The chunk size is a tunable parameter that reflects workload latency priorities. Smaller chunks reduce per-step latency variance for decode requests but increase time-to-first-token for long prompts. Larger chunks favor prompt throughput at the cost of decode stability. Choosing the right value requires knowing your traffic distribution: high-volume short-query workloads tolerate larger chunks; latency-sensitive mixed workloads benefit from smaller ones.
Speculative Decoding and Prefix Caching as Further Refinements
Chunked prefill is not the only layer built on top of continuous batching. Speculative decoding addresses a different inefficiency: the decode phase, even with a well-managed batch, is memory-bandwidth-bound because each token generation step loads the full model weight once. Speculative decoding uses a small draft model to generate multiple candidate tokens per step, then verifies them in parallel with the main model. When candidates are accepted, you get multiple tokens for roughly one forward pass of the main model.
Prefix caching addresses another cost: requests that share a common prefix, such as a fixed system prompt prepended to every user message, re-run the same prefill computation on every request. Systems like vLLM and SGLang can cache the KV activations for a known prefix and reuse them across requests, converting repeated prefill work into a cache hit.

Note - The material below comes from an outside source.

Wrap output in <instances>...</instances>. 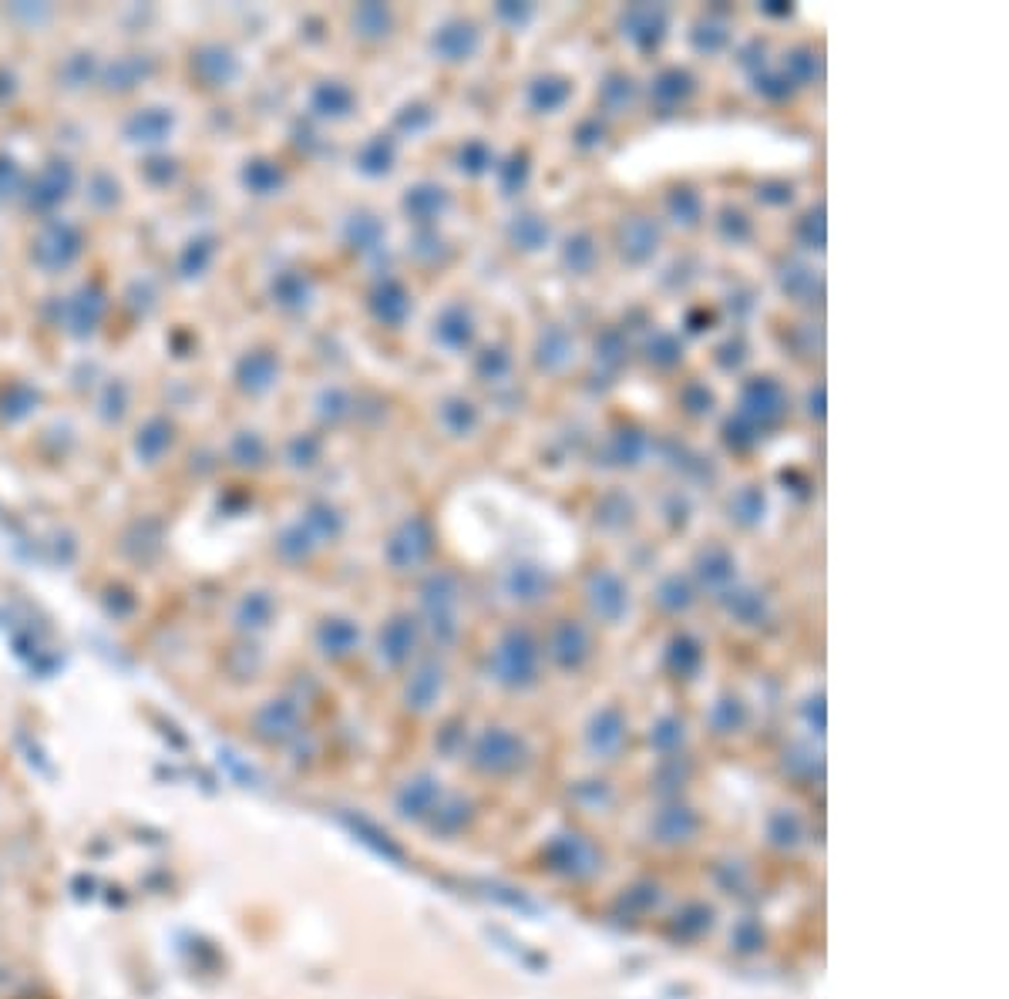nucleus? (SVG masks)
Wrapping results in <instances>:
<instances>
[{"instance_id":"f257e3e1","label":"nucleus","mask_w":1009,"mask_h":999,"mask_svg":"<svg viewBox=\"0 0 1009 999\" xmlns=\"http://www.w3.org/2000/svg\"><path fill=\"white\" fill-rule=\"evenodd\" d=\"M495 680L505 687H529L539 673V643L525 626H512L495 646Z\"/></svg>"},{"instance_id":"f03ea898","label":"nucleus","mask_w":1009,"mask_h":999,"mask_svg":"<svg viewBox=\"0 0 1009 999\" xmlns=\"http://www.w3.org/2000/svg\"><path fill=\"white\" fill-rule=\"evenodd\" d=\"M737 414L744 421H751L761 434L771 431L788 414V391L781 387V381H774L767 374L751 377V381H744V387H740Z\"/></svg>"},{"instance_id":"7ed1b4c3","label":"nucleus","mask_w":1009,"mask_h":999,"mask_svg":"<svg viewBox=\"0 0 1009 999\" xmlns=\"http://www.w3.org/2000/svg\"><path fill=\"white\" fill-rule=\"evenodd\" d=\"M619 34L633 44L636 51L650 54L660 51V44L670 34V11L663 4H633L619 17Z\"/></svg>"},{"instance_id":"20e7f679","label":"nucleus","mask_w":1009,"mask_h":999,"mask_svg":"<svg viewBox=\"0 0 1009 999\" xmlns=\"http://www.w3.org/2000/svg\"><path fill=\"white\" fill-rule=\"evenodd\" d=\"M586 603L592 616L603 623H619L629 613V586L626 579L613 569H596L586 582Z\"/></svg>"},{"instance_id":"39448f33","label":"nucleus","mask_w":1009,"mask_h":999,"mask_svg":"<svg viewBox=\"0 0 1009 999\" xmlns=\"http://www.w3.org/2000/svg\"><path fill=\"white\" fill-rule=\"evenodd\" d=\"M502 589L508 592L512 603H522V606H532V603H542L545 596L555 589V576L539 562H512L505 569V579H502Z\"/></svg>"},{"instance_id":"423d86ee","label":"nucleus","mask_w":1009,"mask_h":999,"mask_svg":"<svg viewBox=\"0 0 1009 999\" xmlns=\"http://www.w3.org/2000/svg\"><path fill=\"white\" fill-rule=\"evenodd\" d=\"M660 243H663L660 222L650 216H633L623 222V229H619V256H623L629 266L650 263Z\"/></svg>"},{"instance_id":"0eeeda50","label":"nucleus","mask_w":1009,"mask_h":999,"mask_svg":"<svg viewBox=\"0 0 1009 999\" xmlns=\"http://www.w3.org/2000/svg\"><path fill=\"white\" fill-rule=\"evenodd\" d=\"M693 576L700 579V586L714 589V592H727L734 589V579H737V559L727 545H707V549L697 552L693 559Z\"/></svg>"},{"instance_id":"6e6552de","label":"nucleus","mask_w":1009,"mask_h":999,"mask_svg":"<svg viewBox=\"0 0 1009 999\" xmlns=\"http://www.w3.org/2000/svg\"><path fill=\"white\" fill-rule=\"evenodd\" d=\"M549 653L562 670H579L589 656V633L576 619H559L549 636Z\"/></svg>"},{"instance_id":"1a4fd4ad","label":"nucleus","mask_w":1009,"mask_h":999,"mask_svg":"<svg viewBox=\"0 0 1009 999\" xmlns=\"http://www.w3.org/2000/svg\"><path fill=\"white\" fill-rule=\"evenodd\" d=\"M572 360H576V340H572V333L566 327H559V323H549V327L539 333V340H535V367L545 370V374H559V370H566Z\"/></svg>"},{"instance_id":"9d476101","label":"nucleus","mask_w":1009,"mask_h":999,"mask_svg":"<svg viewBox=\"0 0 1009 999\" xmlns=\"http://www.w3.org/2000/svg\"><path fill=\"white\" fill-rule=\"evenodd\" d=\"M505 236H508V243H512V249H518V253H539V249L549 246L552 226H549V219H545L542 212L525 209V212H515V216L508 219Z\"/></svg>"},{"instance_id":"9b49d317","label":"nucleus","mask_w":1009,"mask_h":999,"mask_svg":"<svg viewBox=\"0 0 1009 999\" xmlns=\"http://www.w3.org/2000/svg\"><path fill=\"white\" fill-rule=\"evenodd\" d=\"M697 91V78L687 71V68H663L656 78L650 81V101L660 111H673L680 105H687Z\"/></svg>"},{"instance_id":"f8f14e48","label":"nucleus","mask_w":1009,"mask_h":999,"mask_svg":"<svg viewBox=\"0 0 1009 999\" xmlns=\"http://www.w3.org/2000/svg\"><path fill=\"white\" fill-rule=\"evenodd\" d=\"M478 48H481V31L471 21L444 24L438 37H434V51H438L444 61H468V58H475Z\"/></svg>"},{"instance_id":"ddd939ff","label":"nucleus","mask_w":1009,"mask_h":999,"mask_svg":"<svg viewBox=\"0 0 1009 999\" xmlns=\"http://www.w3.org/2000/svg\"><path fill=\"white\" fill-rule=\"evenodd\" d=\"M572 91L576 88H572V81L566 74H539L529 85L525 101H529V108L539 111V115H555V111H562L569 105Z\"/></svg>"},{"instance_id":"4468645a","label":"nucleus","mask_w":1009,"mask_h":999,"mask_svg":"<svg viewBox=\"0 0 1009 999\" xmlns=\"http://www.w3.org/2000/svg\"><path fill=\"white\" fill-rule=\"evenodd\" d=\"M777 283H781V293L794 303H818L821 300V276L818 270H811L801 259H788L777 273Z\"/></svg>"},{"instance_id":"2eb2a0df","label":"nucleus","mask_w":1009,"mask_h":999,"mask_svg":"<svg viewBox=\"0 0 1009 999\" xmlns=\"http://www.w3.org/2000/svg\"><path fill=\"white\" fill-rule=\"evenodd\" d=\"M646 455H650V438H646L640 428H619L613 438H609V448H606L609 465L636 468Z\"/></svg>"},{"instance_id":"dca6fc26","label":"nucleus","mask_w":1009,"mask_h":999,"mask_svg":"<svg viewBox=\"0 0 1009 999\" xmlns=\"http://www.w3.org/2000/svg\"><path fill=\"white\" fill-rule=\"evenodd\" d=\"M434 337L441 340L444 347H451V350H461V347H468L471 340H475V317H471V310L468 307H461V303H455V307H448L441 313V320L434 323Z\"/></svg>"},{"instance_id":"f3484780","label":"nucleus","mask_w":1009,"mask_h":999,"mask_svg":"<svg viewBox=\"0 0 1009 999\" xmlns=\"http://www.w3.org/2000/svg\"><path fill=\"white\" fill-rule=\"evenodd\" d=\"M727 512H730V522L740 525V529H757L764 522V512H767V498L757 485H744L730 495L727 502Z\"/></svg>"},{"instance_id":"a211bd4d","label":"nucleus","mask_w":1009,"mask_h":999,"mask_svg":"<svg viewBox=\"0 0 1009 999\" xmlns=\"http://www.w3.org/2000/svg\"><path fill=\"white\" fill-rule=\"evenodd\" d=\"M599 105L609 115H623L636 105V78L626 71H609L599 85Z\"/></svg>"},{"instance_id":"6ab92c4d","label":"nucleus","mask_w":1009,"mask_h":999,"mask_svg":"<svg viewBox=\"0 0 1009 999\" xmlns=\"http://www.w3.org/2000/svg\"><path fill=\"white\" fill-rule=\"evenodd\" d=\"M596 263H599V246H596V239H592V233H586V229L572 233L566 239V246H562V266H566L572 276H589L596 270Z\"/></svg>"},{"instance_id":"aec40b11","label":"nucleus","mask_w":1009,"mask_h":999,"mask_svg":"<svg viewBox=\"0 0 1009 999\" xmlns=\"http://www.w3.org/2000/svg\"><path fill=\"white\" fill-rule=\"evenodd\" d=\"M666 212H670V219L683 229L700 226V219H703L700 192L690 189V185H673V189L666 192Z\"/></svg>"},{"instance_id":"412c9836","label":"nucleus","mask_w":1009,"mask_h":999,"mask_svg":"<svg viewBox=\"0 0 1009 999\" xmlns=\"http://www.w3.org/2000/svg\"><path fill=\"white\" fill-rule=\"evenodd\" d=\"M693 582L687 576H680V572H670L666 579H660V586H656L653 592V599H656V606L666 609V613H683V609H690L693 606Z\"/></svg>"},{"instance_id":"4be33fe9","label":"nucleus","mask_w":1009,"mask_h":999,"mask_svg":"<svg viewBox=\"0 0 1009 999\" xmlns=\"http://www.w3.org/2000/svg\"><path fill=\"white\" fill-rule=\"evenodd\" d=\"M633 515H636V505L626 492H609L599 498V505H596V525L609 532L626 529V525L633 522Z\"/></svg>"},{"instance_id":"5701e85b","label":"nucleus","mask_w":1009,"mask_h":999,"mask_svg":"<svg viewBox=\"0 0 1009 999\" xmlns=\"http://www.w3.org/2000/svg\"><path fill=\"white\" fill-rule=\"evenodd\" d=\"M781 74L791 81L794 88H801V85H811V81L821 74L818 51L808 48V44H798V48H791L788 54H784V68H781Z\"/></svg>"},{"instance_id":"b1692460","label":"nucleus","mask_w":1009,"mask_h":999,"mask_svg":"<svg viewBox=\"0 0 1009 999\" xmlns=\"http://www.w3.org/2000/svg\"><path fill=\"white\" fill-rule=\"evenodd\" d=\"M529 175H532L529 152H512L502 165H495V179H498L502 196H518V192L529 185Z\"/></svg>"},{"instance_id":"393cba45","label":"nucleus","mask_w":1009,"mask_h":999,"mask_svg":"<svg viewBox=\"0 0 1009 999\" xmlns=\"http://www.w3.org/2000/svg\"><path fill=\"white\" fill-rule=\"evenodd\" d=\"M720 596H724L730 616H737L740 623H761L767 616V599L757 589H727Z\"/></svg>"},{"instance_id":"a878e982","label":"nucleus","mask_w":1009,"mask_h":999,"mask_svg":"<svg viewBox=\"0 0 1009 999\" xmlns=\"http://www.w3.org/2000/svg\"><path fill=\"white\" fill-rule=\"evenodd\" d=\"M629 360V340L619 327H609L596 337V364L606 367L609 374H616Z\"/></svg>"},{"instance_id":"bb28decb","label":"nucleus","mask_w":1009,"mask_h":999,"mask_svg":"<svg viewBox=\"0 0 1009 999\" xmlns=\"http://www.w3.org/2000/svg\"><path fill=\"white\" fill-rule=\"evenodd\" d=\"M646 360L656 370H673L683 360V340L670 330H653L650 344H646Z\"/></svg>"},{"instance_id":"cd10ccee","label":"nucleus","mask_w":1009,"mask_h":999,"mask_svg":"<svg viewBox=\"0 0 1009 999\" xmlns=\"http://www.w3.org/2000/svg\"><path fill=\"white\" fill-rule=\"evenodd\" d=\"M825 239H828V229H825V209L814 206L808 209L804 216L794 222V243L808 253H821L825 249Z\"/></svg>"},{"instance_id":"c85d7f7f","label":"nucleus","mask_w":1009,"mask_h":999,"mask_svg":"<svg viewBox=\"0 0 1009 999\" xmlns=\"http://www.w3.org/2000/svg\"><path fill=\"white\" fill-rule=\"evenodd\" d=\"M690 41L700 54H717L730 44V24L720 21V17H703V21L693 27Z\"/></svg>"},{"instance_id":"c756f323","label":"nucleus","mask_w":1009,"mask_h":999,"mask_svg":"<svg viewBox=\"0 0 1009 999\" xmlns=\"http://www.w3.org/2000/svg\"><path fill=\"white\" fill-rule=\"evenodd\" d=\"M512 364H515V360H512V354H508V347L505 344H492V347H485L478 354L475 370H478L481 381L498 384V381H505V377L512 374Z\"/></svg>"},{"instance_id":"7c9ffc66","label":"nucleus","mask_w":1009,"mask_h":999,"mask_svg":"<svg viewBox=\"0 0 1009 999\" xmlns=\"http://www.w3.org/2000/svg\"><path fill=\"white\" fill-rule=\"evenodd\" d=\"M495 165H498L495 148L488 142H481V138H471L458 155V169L465 175H485V172H492Z\"/></svg>"},{"instance_id":"2f4dec72","label":"nucleus","mask_w":1009,"mask_h":999,"mask_svg":"<svg viewBox=\"0 0 1009 999\" xmlns=\"http://www.w3.org/2000/svg\"><path fill=\"white\" fill-rule=\"evenodd\" d=\"M717 229H720V236H724L727 243H734V246L751 243V239H754V222L747 219V212L737 209V206H724V209H720Z\"/></svg>"},{"instance_id":"473e14b6","label":"nucleus","mask_w":1009,"mask_h":999,"mask_svg":"<svg viewBox=\"0 0 1009 999\" xmlns=\"http://www.w3.org/2000/svg\"><path fill=\"white\" fill-rule=\"evenodd\" d=\"M757 441H761V431H757L751 421H744V418H740L737 411L730 414V418L724 421V444H727L730 451H737V455H744V451H751Z\"/></svg>"},{"instance_id":"72a5a7b5","label":"nucleus","mask_w":1009,"mask_h":999,"mask_svg":"<svg viewBox=\"0 0 1009 999\" xmlns=\"http://www.w3.org/2000/svg\"><path fill=\"white\" fill-rule=\"evenodd\" d=\"M680 404H683V411H687L690 418H707V414L714 411L717 397H714V391H710V387L703 384V381H690V384H683Z\"/></svg>"},{"instance_id":"f704fd0d","label":"nucleus","mask_w":1009,"mask_h":999,"mask_svg":"<svg viewBox=\"0 0 1009 999\" xmlns=\"http://www.w3.org/2000/svg\"><path fill=\"white\" fill-rule=\"evenodd\" d=\"M700 660H703V653H700V643L693 640V636L680 633L677 640L670 643V666H673V670H677V673H683V677L697 670Z\"/></svg>"},{"instance_id":"c9c22d12","label":"nucleus","mask_w":1009,"mask_h":999,"mask_svg":"<svg viewBox=\"0 0 1009 999\" xmlns=\"http://www.w3.org/2000/svg\"><path fill=\"white\" fill-rule=\"evenodd\" d=\"M754 88H757V95H764L767 101H784L794 95L791 81L784 78L781 71H767V68L754 74Z\"/></svg>"},{"instance_id":"e433bc0d","label":"nucleus","mask_w":1009,"mask_h":999,"mask_svg":"<svg viewBox=\"0 0 1009 999\" xmlns=\"http://www.w3.org/2000/svg\"><path fill=\"white\" fill-rule=\"evenodd\" d=\"M444 424H448L455 434H468V431H475V424H478V407L471 404V401H451L448 407H444Z\"/></svg>"},{"instance_id":"4c0bfd02","label":"nucleus","mask_w":1009,"mask_h":999,"mask_svg":"<svg viewBox=\"0 0 1009 999\" xmlns=\"http://www.w3.org/2000/svg\"><path fill=\"white\" fill-rule=\"evenodd\" d=\"M572 142H576L582 152H589V148H599V145L606 142V122L599 115L582 118V122L576 125V132H572Z\"/></svg>"},{"instance_id":"58836bf2","label":"nucleus","mask_w":1009,"mask_h":999,"mask_svg":"<svg viewBox=\"0 0 1009 999\" xmlns=\"http://www.w3.org/2000/svg\"><path fill=\"white\" fill-rule=\"evenodd\" d=\"M757 199L767 202V206H788V202L794 199V185L791 182H781V179L761 182V185H757Z\"/></svg>"},{"instance_id":"ea45409f","label":"nucleus","mask_w":1009,"mask_h":999,"mask_svg":"<svg viewBox=\"0 0 1009 999\" xmlns=\"http://www.w3.org/2000/svg\"><path fill=\"white\" fill-rule=\"evenodd\" d=\"M532 14H535L532 4H512V0H505V4L495 7V17L508 27H525L532 21Z\"/></svg>"},{"instance_id":"a19ab883","label":"nucleus","mask_w":1009,"mask_h":999,"mask_svg":"<svg viewBox=\"0 0 1009 999\" xmlns=\"http://www.w3.org/2000/svg\"><path fill=\"white\" fill-rule=\"evenodd\" d=\"M744 360H747V344L740 337L737 340H727V344L717 350V364L724 367V370H737L740 364H744Z\"/></svg>"},{"instance_id":"79ce46f5","label":"nucleus","mask_w":1009,"mask_h":999,"mask_svg":"<svg viewBox=\"0 0 1009 999\" xmlns=\"http://www.w3.org/2000/svg\"><path fill=\"white\" fill-rule=\"evenodd\" d=\"M764 54H767V44H764V41H751L744 51H740L737 64H740V68H744V71L754 78L757 71H764Z\"/></svg>"},{"instance_id":"37998d69","label":"nucleus","mask_w":1009,"mask_h":999,"mask_svg":"<svg viewBox=\"0 0 1009 999\" xmlns=\"http://www.w3.org/2000/svg\"><path fill=\"white\" fill-rule=\"evenodd\" d=\"M808 414H811V418H825V387H814V391L808 394Z\"/></svg>"},{"instance_id":"c03bdc74","label":"nucleus","mask_w":1009,"mask_h":999,"mask_svg":"<svg viewBox=\"0 0 1009 999\" xmlns=\"http://www.w3.org/2000/svg\"><path fill=\"white\" fill-rule=\"evenodd\" d=\"M761 11H764V14H771V17H791L794 7H791V4H777V0H774V4H764Z\"/></svg>"}]
</instances>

These are all responses to specific costs that emerge from running a continuous batch at scale. Each one trades something: chunked prefill trades individual prompt latency for decode stability; speculative decoding trades extra compute on the draft model for better memory bandwidth utilization; prefix caching trades memory for repeated prefill avoidance. Understanding why each exists makes it easier to decide which ones a given deployment needs.
The Broader Pattern
Continuous batching restructures the latency-throughput trade-off rather than eliminating it. Higher throughput comes from overlapping more concurrent requests, at the cost of higher and less predictable per-request latency under load. Each subsequent refinement narrows a specific failure mode of the basic scheduler: chunked prefill handles prefill interference, speculative decoding addresses memory bandwidth in the decode phase, and prefix caching eliminates redundant prefill work.
The HuggingFace article is a solid grounding in the fundamentals, worth reading if you want to understand what iteration-level scheduling is doing mechanically. The engineering built on top of it is what determines whether those fundamentals translate into a deployment that behaves well under real traffic.